## Collected data
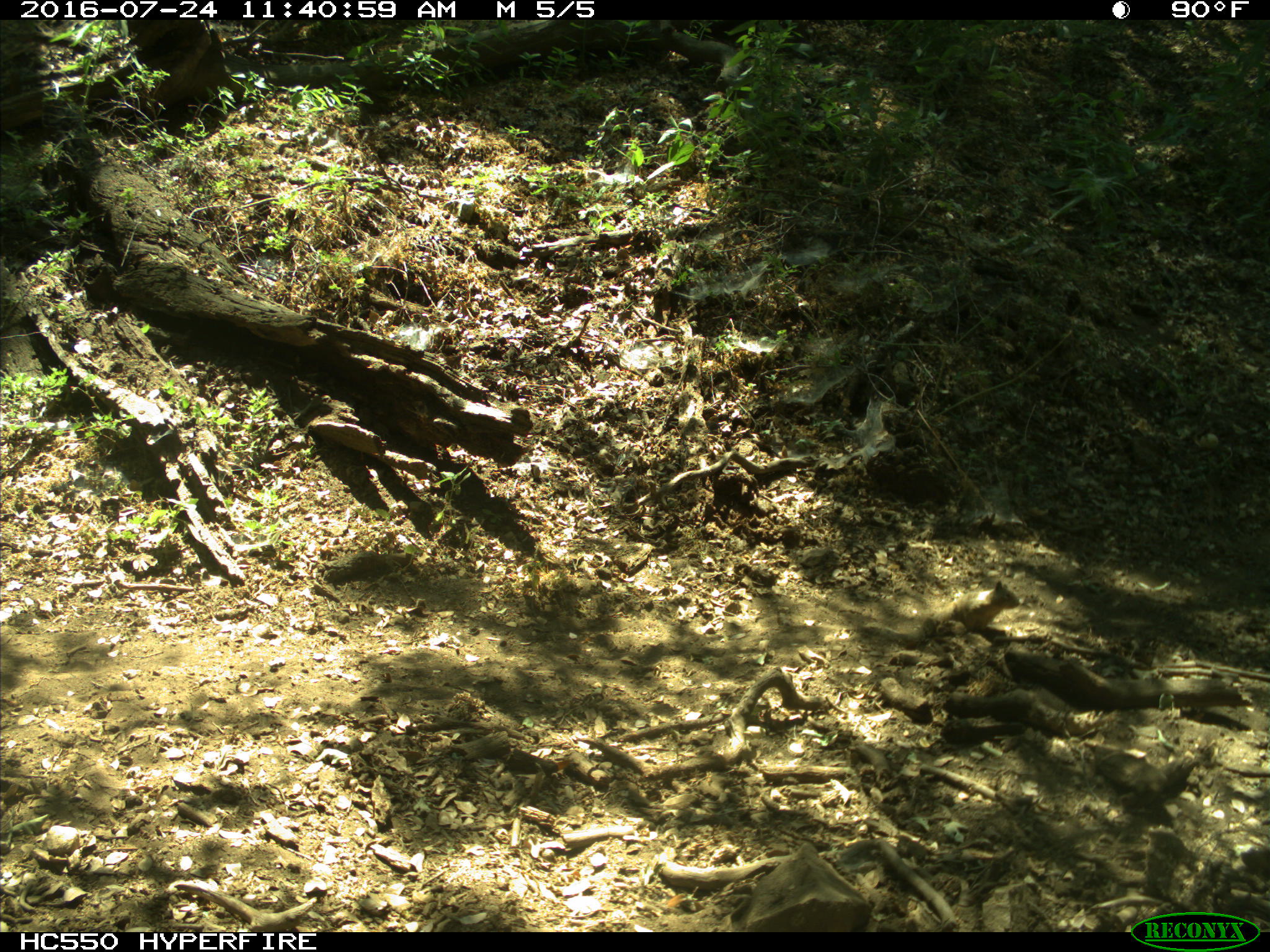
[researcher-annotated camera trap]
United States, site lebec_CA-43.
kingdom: Animalia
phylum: Chordata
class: Mammalia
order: Rodentia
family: Sciuridae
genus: Otospermophilus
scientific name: Otospermophilus beecheyi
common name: california ground squirrel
Otospermophilus beecheyi (california ground squirrel).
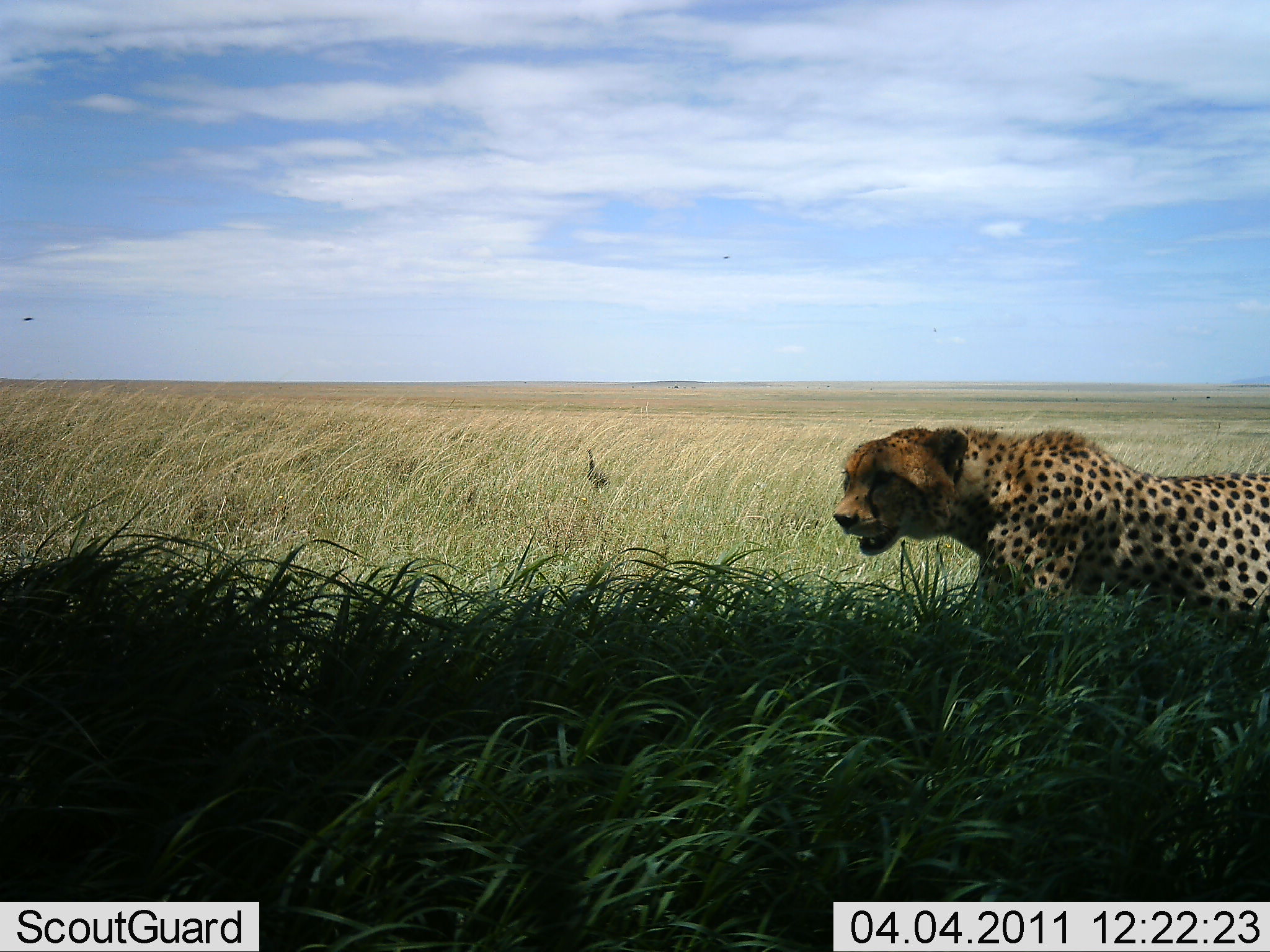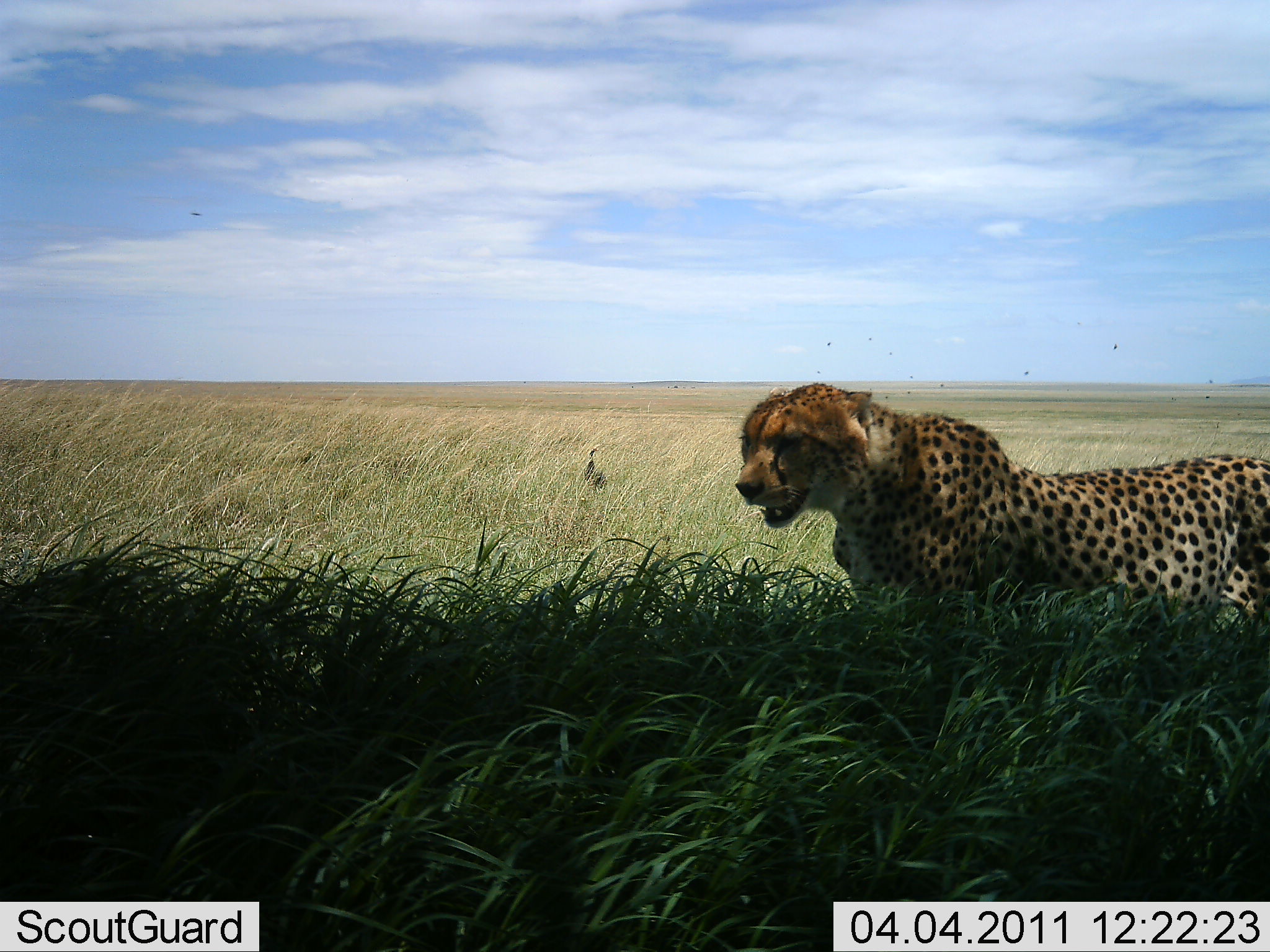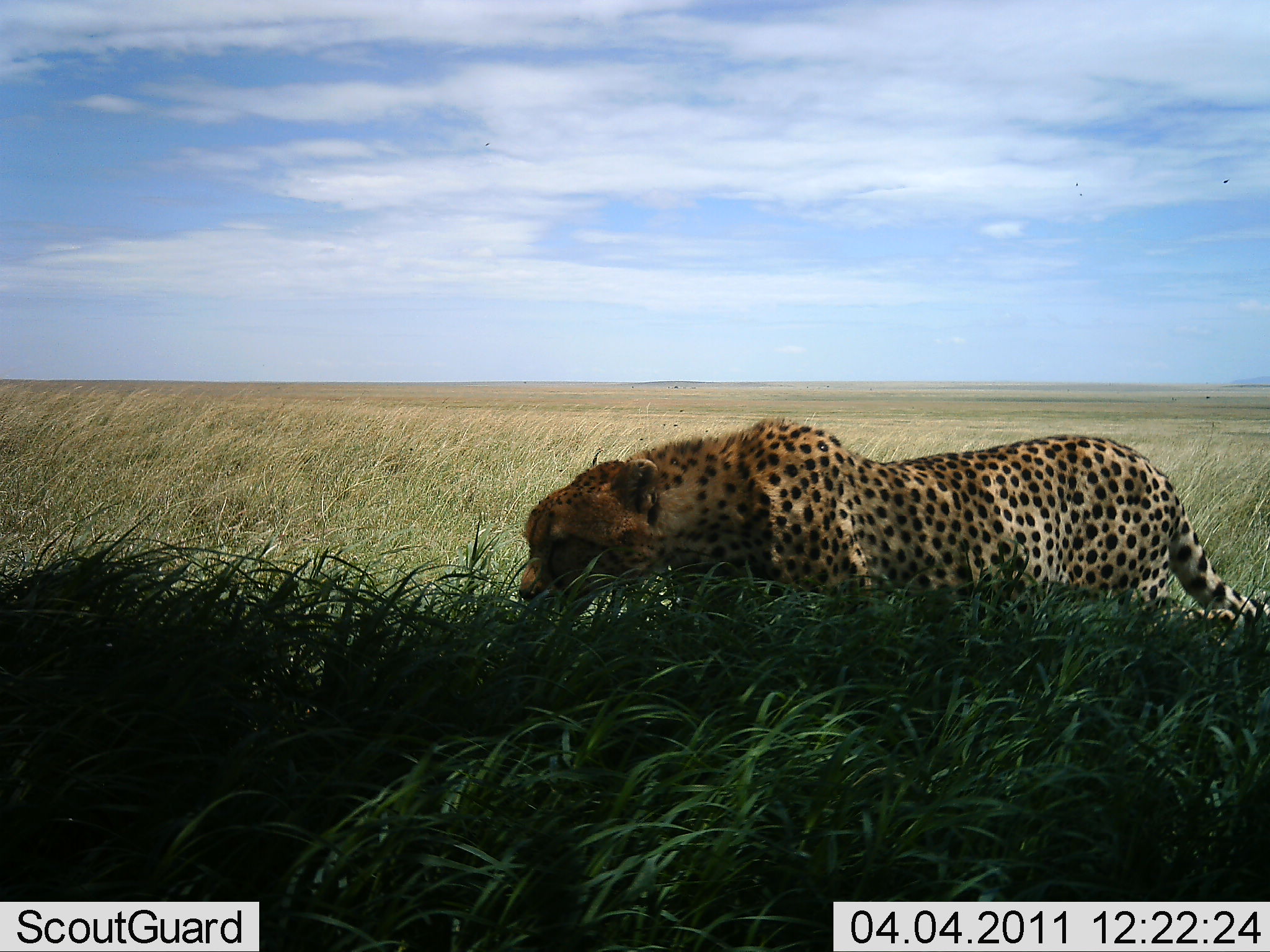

## Aim of the exercise
Every record above, copied exactly and without a single picture, makes up the answer.

## Result of this task
[researcher-annotated camera trap]
United States, site lebec_CA-43.
kingdom: Animalia
phylum: Chordata
class: Mammalia
order: Rodentia
family: Sciuridae
genus: Otospermophilus
scientific name: Otospermophilus beecheyi
common name: california ground squirrel
Otospermophilus beecheyi (california ground squirrel).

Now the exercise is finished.